Doch, eigentlich schon. Aber nach der Kochlehre war ich ziemlich übergewichtig. Da kam ich nicht mal die Kletterstange hoch… Ich habe meine Interessen dann als Polizei- und Gerichtsreporter ausgelebt.

Hatten Sie nicht irgendwann mal die Nase voll vom Verbrechen?
Nein, ich finde diese Arbeit immer noch sehr interessant. Bei einigen Fällen war es fast ein Wettbewerb zwischen mir und der Polizei, wer schon mehr herausgefunden hat. Aber es ist auch schon passiert, dass ich eine Anklageschrift nicht in einem Zug durchlesen konnte.

Bei welchen Fällen war das?
Vor nicht allzu langer Zeit beim Vierfachmord in Rupperswil und dem «Baby-Quäler» aus den 1990er-Jahren.
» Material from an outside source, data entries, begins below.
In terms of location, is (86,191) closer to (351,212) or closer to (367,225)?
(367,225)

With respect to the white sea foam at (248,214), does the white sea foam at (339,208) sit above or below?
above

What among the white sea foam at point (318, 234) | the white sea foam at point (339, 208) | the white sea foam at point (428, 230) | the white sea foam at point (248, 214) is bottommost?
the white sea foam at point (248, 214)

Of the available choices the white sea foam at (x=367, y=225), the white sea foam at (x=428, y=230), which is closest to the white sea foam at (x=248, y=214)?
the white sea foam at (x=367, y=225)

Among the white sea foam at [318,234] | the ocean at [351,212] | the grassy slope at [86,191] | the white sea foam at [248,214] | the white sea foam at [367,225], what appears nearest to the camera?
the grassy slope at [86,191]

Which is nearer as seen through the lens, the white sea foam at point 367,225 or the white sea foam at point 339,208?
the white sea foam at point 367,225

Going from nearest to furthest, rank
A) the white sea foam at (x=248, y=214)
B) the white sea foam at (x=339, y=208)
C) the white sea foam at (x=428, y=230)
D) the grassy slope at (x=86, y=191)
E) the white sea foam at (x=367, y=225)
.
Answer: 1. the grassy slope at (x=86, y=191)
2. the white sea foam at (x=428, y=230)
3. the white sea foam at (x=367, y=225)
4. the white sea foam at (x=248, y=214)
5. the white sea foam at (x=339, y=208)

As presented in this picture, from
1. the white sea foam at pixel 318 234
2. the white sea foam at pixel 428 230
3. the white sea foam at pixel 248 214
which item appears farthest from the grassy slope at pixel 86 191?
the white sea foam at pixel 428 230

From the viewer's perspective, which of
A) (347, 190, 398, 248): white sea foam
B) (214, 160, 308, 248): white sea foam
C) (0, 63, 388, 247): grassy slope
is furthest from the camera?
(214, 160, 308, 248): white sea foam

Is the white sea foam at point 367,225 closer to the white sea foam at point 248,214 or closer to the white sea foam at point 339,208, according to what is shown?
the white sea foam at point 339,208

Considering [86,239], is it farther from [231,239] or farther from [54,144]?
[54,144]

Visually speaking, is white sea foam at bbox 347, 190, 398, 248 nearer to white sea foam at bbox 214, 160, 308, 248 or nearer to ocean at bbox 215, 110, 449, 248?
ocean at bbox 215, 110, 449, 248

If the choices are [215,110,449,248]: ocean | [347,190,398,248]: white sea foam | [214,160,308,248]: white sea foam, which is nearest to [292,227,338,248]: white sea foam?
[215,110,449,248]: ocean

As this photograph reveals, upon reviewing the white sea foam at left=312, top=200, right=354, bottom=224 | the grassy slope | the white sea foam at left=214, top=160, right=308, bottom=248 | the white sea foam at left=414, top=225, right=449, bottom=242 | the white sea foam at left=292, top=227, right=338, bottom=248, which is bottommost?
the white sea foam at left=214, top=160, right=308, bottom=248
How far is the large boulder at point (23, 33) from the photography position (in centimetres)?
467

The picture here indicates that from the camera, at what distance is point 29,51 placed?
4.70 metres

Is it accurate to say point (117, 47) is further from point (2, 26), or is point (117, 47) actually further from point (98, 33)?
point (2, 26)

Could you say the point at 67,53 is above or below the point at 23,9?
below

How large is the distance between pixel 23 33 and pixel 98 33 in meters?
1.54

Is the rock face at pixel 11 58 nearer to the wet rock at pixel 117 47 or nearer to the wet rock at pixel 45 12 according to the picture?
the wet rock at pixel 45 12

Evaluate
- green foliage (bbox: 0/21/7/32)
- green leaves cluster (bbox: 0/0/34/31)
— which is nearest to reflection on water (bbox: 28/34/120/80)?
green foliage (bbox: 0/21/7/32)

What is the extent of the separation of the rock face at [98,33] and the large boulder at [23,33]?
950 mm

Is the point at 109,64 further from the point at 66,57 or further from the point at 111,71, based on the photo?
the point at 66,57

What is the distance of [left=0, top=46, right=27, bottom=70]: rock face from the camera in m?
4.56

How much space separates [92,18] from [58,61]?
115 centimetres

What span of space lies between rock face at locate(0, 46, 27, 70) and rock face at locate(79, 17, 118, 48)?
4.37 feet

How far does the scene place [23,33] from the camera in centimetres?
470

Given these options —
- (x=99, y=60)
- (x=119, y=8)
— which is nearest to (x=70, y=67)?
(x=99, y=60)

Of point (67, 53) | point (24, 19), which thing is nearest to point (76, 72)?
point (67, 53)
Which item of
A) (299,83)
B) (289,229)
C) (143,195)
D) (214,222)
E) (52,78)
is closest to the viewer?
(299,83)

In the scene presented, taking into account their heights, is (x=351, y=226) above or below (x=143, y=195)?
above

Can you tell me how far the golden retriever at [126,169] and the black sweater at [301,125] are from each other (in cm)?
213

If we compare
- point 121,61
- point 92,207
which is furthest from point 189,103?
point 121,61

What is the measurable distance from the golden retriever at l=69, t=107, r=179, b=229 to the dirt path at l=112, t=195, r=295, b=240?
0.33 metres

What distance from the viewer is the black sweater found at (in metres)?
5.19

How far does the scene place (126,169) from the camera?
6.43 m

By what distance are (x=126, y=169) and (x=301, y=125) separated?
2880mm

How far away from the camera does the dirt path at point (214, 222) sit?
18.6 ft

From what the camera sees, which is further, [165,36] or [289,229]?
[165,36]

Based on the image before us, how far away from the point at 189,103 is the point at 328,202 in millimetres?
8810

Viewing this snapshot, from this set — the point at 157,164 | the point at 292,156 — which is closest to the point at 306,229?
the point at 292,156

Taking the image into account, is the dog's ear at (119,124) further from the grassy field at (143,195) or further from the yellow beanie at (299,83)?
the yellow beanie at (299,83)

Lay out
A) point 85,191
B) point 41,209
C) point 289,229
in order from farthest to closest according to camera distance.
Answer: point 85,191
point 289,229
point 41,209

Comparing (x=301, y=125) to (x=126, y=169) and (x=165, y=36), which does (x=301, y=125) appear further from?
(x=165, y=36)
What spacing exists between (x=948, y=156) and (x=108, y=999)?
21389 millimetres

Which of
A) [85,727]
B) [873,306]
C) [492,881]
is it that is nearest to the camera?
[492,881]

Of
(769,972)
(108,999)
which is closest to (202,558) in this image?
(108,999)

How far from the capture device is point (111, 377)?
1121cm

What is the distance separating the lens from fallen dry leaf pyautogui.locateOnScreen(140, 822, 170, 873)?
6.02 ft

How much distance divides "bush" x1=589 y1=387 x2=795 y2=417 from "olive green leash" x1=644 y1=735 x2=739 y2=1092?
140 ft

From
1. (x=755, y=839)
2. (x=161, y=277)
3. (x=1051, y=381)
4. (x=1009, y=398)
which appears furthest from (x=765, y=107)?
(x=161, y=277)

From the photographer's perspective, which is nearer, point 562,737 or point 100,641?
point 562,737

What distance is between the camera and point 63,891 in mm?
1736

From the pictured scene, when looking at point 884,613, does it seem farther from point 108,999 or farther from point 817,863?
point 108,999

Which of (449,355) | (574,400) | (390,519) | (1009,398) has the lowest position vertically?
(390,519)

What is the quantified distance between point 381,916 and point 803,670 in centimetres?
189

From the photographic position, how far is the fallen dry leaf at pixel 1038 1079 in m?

Trotzdem, was man so alles sieht, muss man doch irgendwie ausgleichen. Wie machen Sie das?
Im Privaten, gemeinsam mit meiner Frau, schaffen wir uns Inseln. Dort lasse ich die böse Welt nicht hinein. Man darf sich auch nie mit den Opfern identifizieren. Nach meiner Kochlehre habe ich zehn Jahre als Pressefotograf gearbeitet. Da wurde ich häufig zu tödlichen Verkehrsunfällen gerufen. Ich habe es stets vermieden, einem Toten ins Gesicht zu schauen.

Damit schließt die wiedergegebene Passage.